TASK ITEM =>
Give again, word for word, the lines below that run from the line with "читатели не любят" through the line with "Джеймс Холлис не". Drop the pictures.

[Stored data entries]
----------------------------------------

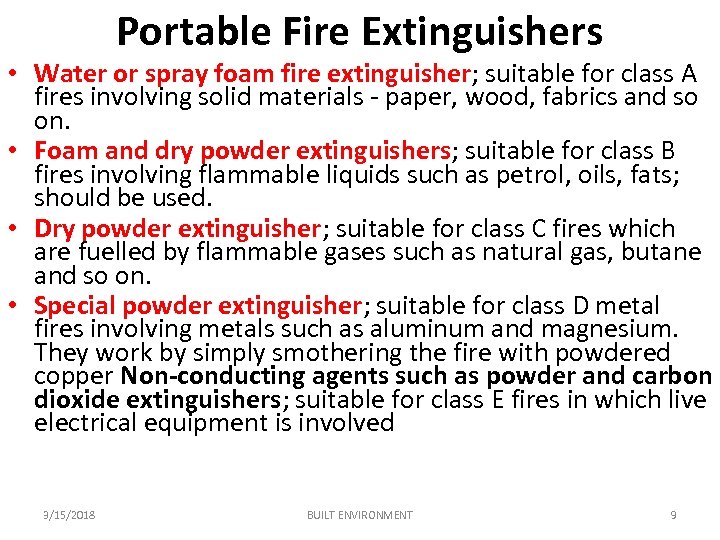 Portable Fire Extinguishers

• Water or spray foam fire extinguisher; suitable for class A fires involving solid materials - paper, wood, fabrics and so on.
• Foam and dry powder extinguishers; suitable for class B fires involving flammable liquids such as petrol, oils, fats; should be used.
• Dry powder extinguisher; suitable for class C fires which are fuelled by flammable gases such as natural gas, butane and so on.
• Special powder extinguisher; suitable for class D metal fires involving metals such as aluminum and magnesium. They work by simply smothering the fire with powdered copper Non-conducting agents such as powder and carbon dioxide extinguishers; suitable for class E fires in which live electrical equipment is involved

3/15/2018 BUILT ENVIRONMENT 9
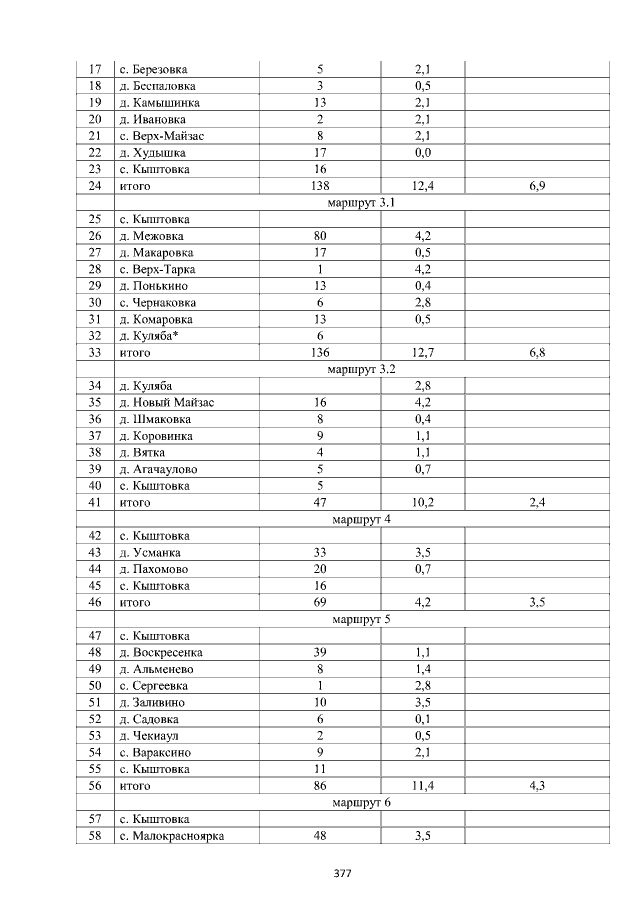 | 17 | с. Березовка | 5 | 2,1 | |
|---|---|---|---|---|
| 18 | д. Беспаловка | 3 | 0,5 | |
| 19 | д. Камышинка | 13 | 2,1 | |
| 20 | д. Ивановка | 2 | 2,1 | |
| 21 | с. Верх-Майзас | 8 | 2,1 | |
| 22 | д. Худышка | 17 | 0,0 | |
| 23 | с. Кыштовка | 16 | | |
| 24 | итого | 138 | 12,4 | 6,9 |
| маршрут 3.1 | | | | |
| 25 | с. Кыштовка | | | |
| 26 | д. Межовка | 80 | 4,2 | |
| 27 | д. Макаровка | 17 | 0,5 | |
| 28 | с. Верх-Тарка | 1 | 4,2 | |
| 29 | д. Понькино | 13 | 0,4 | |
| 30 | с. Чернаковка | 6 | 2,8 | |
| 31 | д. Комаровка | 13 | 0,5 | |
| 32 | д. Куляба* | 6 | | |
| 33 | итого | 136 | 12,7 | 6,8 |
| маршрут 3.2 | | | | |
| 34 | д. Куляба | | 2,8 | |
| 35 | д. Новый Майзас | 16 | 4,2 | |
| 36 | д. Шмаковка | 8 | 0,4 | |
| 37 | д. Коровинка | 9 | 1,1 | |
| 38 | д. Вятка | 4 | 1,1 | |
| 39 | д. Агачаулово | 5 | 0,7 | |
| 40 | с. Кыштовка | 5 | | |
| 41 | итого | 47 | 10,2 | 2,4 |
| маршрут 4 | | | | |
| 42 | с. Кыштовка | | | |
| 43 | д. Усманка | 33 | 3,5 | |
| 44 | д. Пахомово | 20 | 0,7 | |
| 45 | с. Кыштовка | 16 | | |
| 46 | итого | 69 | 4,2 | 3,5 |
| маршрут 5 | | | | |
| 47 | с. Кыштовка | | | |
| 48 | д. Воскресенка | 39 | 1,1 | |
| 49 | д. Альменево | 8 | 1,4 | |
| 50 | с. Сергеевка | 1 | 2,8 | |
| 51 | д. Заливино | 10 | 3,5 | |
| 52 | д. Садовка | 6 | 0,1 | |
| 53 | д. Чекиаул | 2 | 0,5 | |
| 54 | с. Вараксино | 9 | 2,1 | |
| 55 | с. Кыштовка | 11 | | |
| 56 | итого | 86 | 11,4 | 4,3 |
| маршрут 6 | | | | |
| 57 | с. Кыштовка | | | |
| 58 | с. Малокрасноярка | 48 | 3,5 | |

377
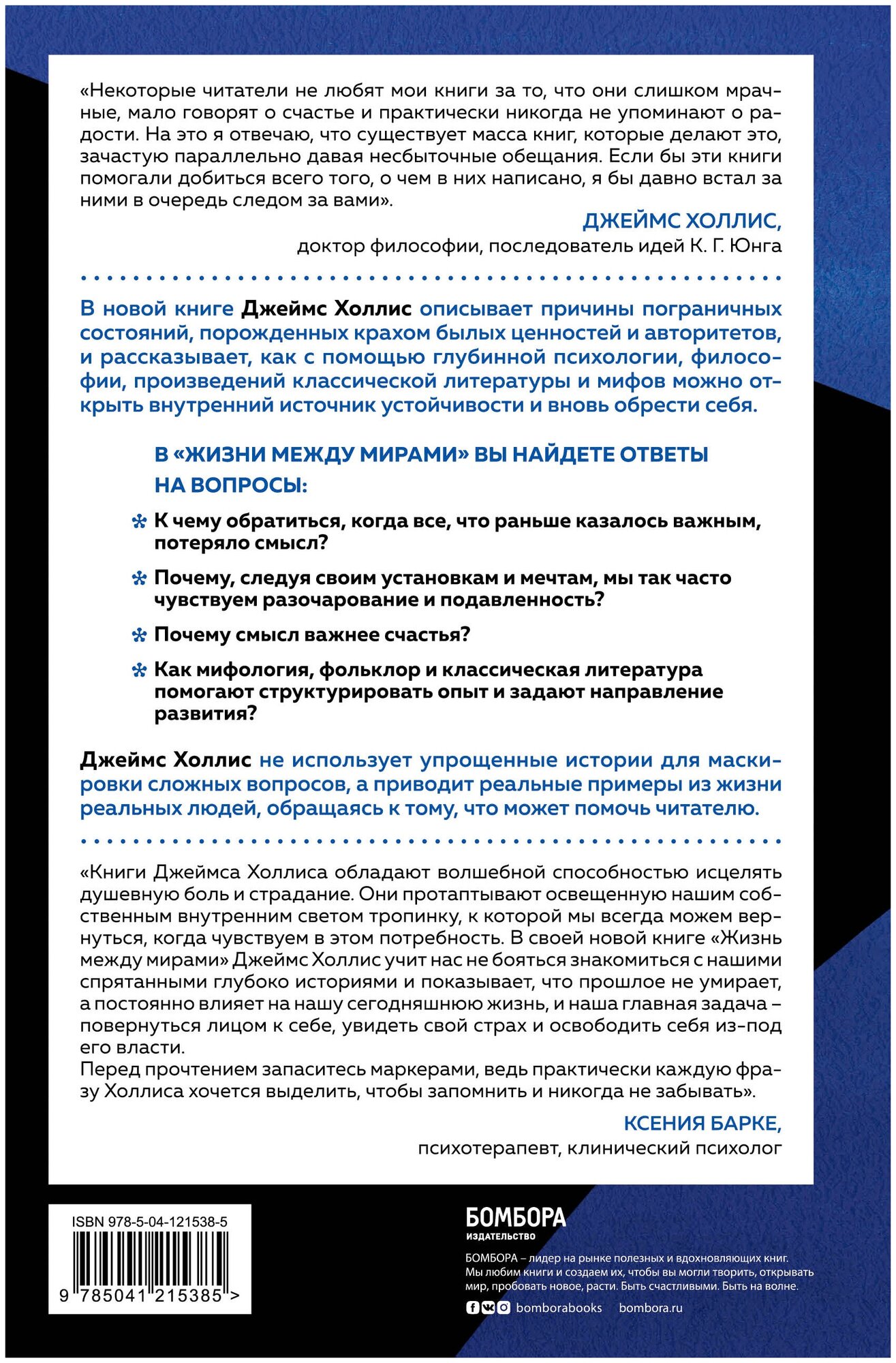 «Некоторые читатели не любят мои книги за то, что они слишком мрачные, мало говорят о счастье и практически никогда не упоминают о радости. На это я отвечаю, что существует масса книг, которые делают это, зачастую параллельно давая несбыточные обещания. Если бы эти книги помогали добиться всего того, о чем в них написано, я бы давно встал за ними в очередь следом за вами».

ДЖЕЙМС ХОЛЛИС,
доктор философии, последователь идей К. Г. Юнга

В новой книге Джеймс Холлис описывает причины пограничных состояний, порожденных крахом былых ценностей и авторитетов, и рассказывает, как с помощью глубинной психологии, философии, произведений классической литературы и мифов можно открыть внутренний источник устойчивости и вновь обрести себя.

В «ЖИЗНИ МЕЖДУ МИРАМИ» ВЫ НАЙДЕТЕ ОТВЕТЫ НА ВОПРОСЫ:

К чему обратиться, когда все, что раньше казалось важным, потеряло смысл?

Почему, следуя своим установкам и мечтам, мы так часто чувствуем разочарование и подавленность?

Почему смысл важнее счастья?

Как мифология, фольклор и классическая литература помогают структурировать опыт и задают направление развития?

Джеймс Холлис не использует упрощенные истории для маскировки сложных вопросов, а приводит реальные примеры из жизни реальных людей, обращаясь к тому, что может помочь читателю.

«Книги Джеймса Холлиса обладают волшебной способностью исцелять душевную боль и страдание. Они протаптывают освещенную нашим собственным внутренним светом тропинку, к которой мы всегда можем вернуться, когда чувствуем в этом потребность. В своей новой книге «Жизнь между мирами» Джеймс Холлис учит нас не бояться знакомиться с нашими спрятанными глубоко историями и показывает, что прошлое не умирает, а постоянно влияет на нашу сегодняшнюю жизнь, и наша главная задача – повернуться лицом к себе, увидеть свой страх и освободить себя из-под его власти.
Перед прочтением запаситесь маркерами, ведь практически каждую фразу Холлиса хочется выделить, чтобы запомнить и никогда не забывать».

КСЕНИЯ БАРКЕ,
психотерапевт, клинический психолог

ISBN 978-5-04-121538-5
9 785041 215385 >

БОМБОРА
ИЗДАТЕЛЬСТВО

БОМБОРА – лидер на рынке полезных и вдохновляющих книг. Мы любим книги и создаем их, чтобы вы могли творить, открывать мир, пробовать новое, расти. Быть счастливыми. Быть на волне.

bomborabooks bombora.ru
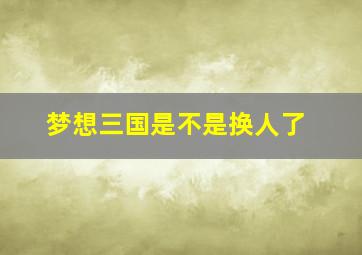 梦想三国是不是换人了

----------------------------------------

ANSWER BOX =>
 «Некоторые читатели не любят мои книги за то, что они слишком мрачные, мало говорят о счастье и практически никогда не упоминают о радости. На это я отвечаю, что существует масса книг, которые делают это, зачастую параллельно давая несбыточные обещания. Если бы эти книги помогали добиться всего того, о чем в них написано, я бы давно встал за ними в очередь следом за вами».

ДЖЕЙМС ХОЛЛИС,
доктор философии, последователь идей К. Г. Юнга

В новой книге Джеймс Холлис описывает причины пограничных состояний, порожденных крахом былых ценностей и авторитетов, и рассказывает, как с помощью глубинной психологии, философии, произведений классической литературы и мифов можно открыть внутренний источник устойчивости и вновь обрести себя.

В «ЖИЗНИ МЕЖДУ МИРАМИ» ВЫ НАЙДЕТЕ ОТВЕТЫ НА ВОПРОСЫ:

К чему обратиться, когда все, что раньше казалось важным, потеряло смысл?

Почему, следуя своим установкам и мечтам, мы так часто чувствуем разочарование и подавленность?

Почему смысл важнее счастья?

Как мифология, фольклор и классическая литература помогают структурировать опыт и задают направление развития?

Джеймс Холлис не использует упрощенные истории для маскировки сложных вопросов, а приводит реальные примеры из жизни реальных людей, обращаясь к тому, что может помочь читателю.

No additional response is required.